> **TASK PROMPT**
Would you quote every entry exactly, dropping only the pictures?

> **Saved entries**
+ + + + +

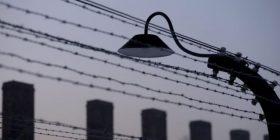 Vriten 17 të burgosur, 57 të tjerë arratisen nga burgu në Papa New Guinea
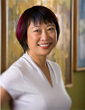 COFES Institute Announces Ping Fu as a Keynote at COFES 2018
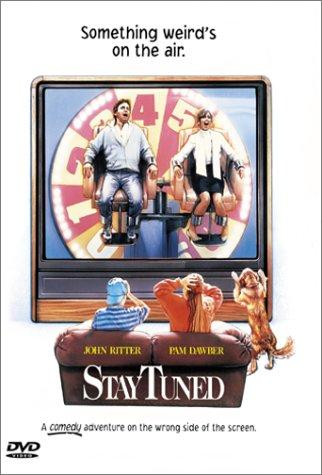Stay Tuned (1992)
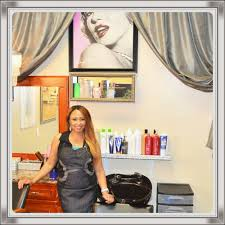rain salon studios 12 photos u0026 21 reviews hair salons 6575 n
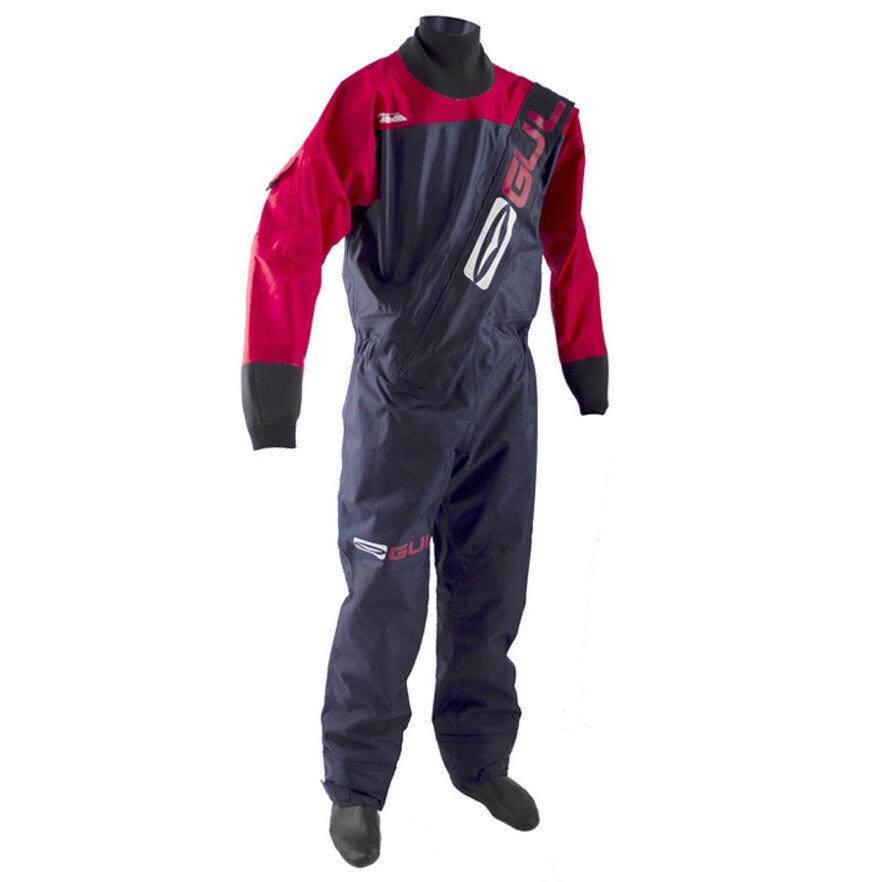 Gul Junior GAMMA Front Zip Drysuit 2019 --Navy  netwerk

+ + + + +

> **EXERCISE OUTPUT**
 Vriten 17 të burgosur, 57 të tjerë arratisen nga burgu në Papa New Guinea
 COFES Institute Announces Ping Fu as a Keynote at COFES 2018
Stay Tuned (1992)
rain salon studios 12 photos u0026 21 reviews hair salons 6575 n
 Gul Junior GAMMA Front Zip Drysuit 2019 --Navy  netwerk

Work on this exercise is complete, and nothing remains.